Ein Vater, unbemerkt wie ein Schirmständer
Von Peter Pisa
Die Krimis der Amaryllis Sommerer sind ja keine, die beim Lesen bloß so durchrutschen. Der Stalker z. B., der in "Selmas Zeichen" ein Buch lang Blumen vor die Tür der neuen Mieterin legte, war sogar für die Leser schwer abzuschütteln.
Trotzdem darf man froh sein über Sommerers mutigen Sprung in die 1950er-, 1960er-Jahre zurück: In Wien-Ottakring begegnet man einem kleinen Mann, der sich manchmal wie ein Schirmständer gefühlt hat. Nicht vorhanden irgendwie.
Es ist ihr Vater.

- **Quelldaten**:
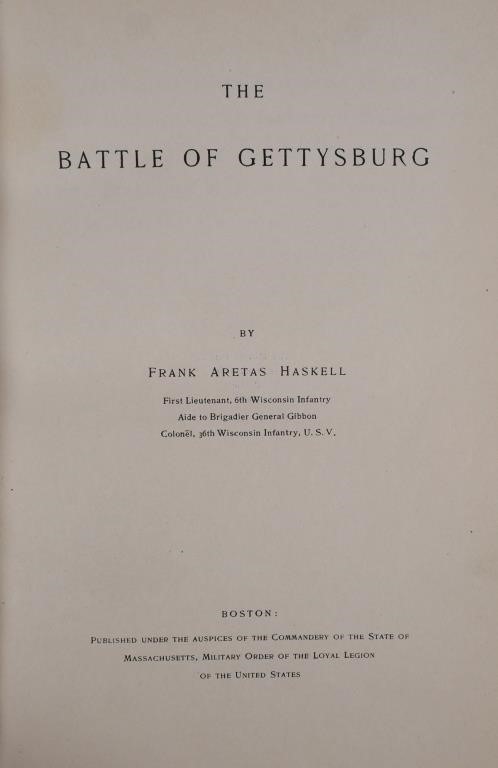 Appraisal: The Battle of Gettysburg by Frank Aretas Haskell published by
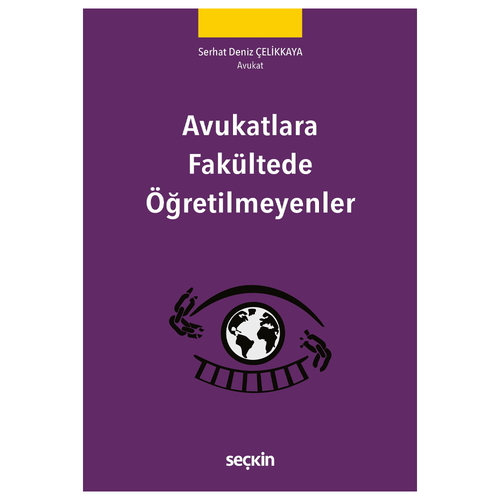 Avukatlara Fakültede Öğretilmeyenler - Serhat Deniz Çelikkaya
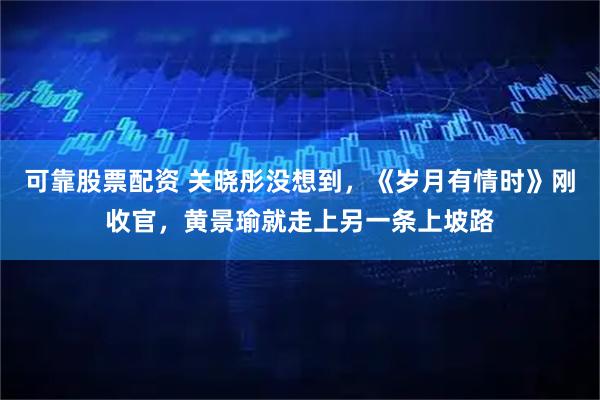 可靠股票配资 关晓彤没想到，《岁月有情时》刚收官，黄景瑜就走上另一条上坡路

- **Aufgabenziel**: Nehmen Sie die Besprechung über Amaryllis Sommerer nach ihrem letzten Satz wieder auf und schreiben Sie sie weiter. Die Daten haben mit der Besprechung über Amaryllis Sommerer nichts zu tun.

- **Lösung**:
Überfordert
"Wie das Leben geht" ist die späte Wertschätzung einer Tochter, die einen zeitweise zum Heulen bringt: Diese Generation hat so viele Väter hervorgebracht, die – von außen betrachtet – niemand und nichts waren.
Kein Kriegsverbrecher und kein Held, zur falschen Zeit am falschen Ort geboren, verloren, vergessen, nicht abgeholt, immer daneben und vorbei, zu früh, zu spät.
"Überfordert von den Zeiten des Wiederaufbaus, die geradezu zum Glück verpflichtet haben."
Vom Heulen wird der Kopf leichter, und dann erlaubt man sich die Frage: Also wie geht denn das Leben?
"Es kann auch gut gehen!", antwortet Amaryllis Sommerer im KURIER-Gespräch.
Wärmelampen
Der Vater im Roman, der Franz, war in jungen Jahren ein Kartendippler mit Sitz in der Halbwelt bzw. in der Vegas-Bar.
Was er, als er die große Liebe fand, ganz bestimmt nicht sein wollte.
Der Beruf des Vertreters für Wärmelampen war dann letztlich auch nicht der Triumph im Kampf um ein gutes Leben.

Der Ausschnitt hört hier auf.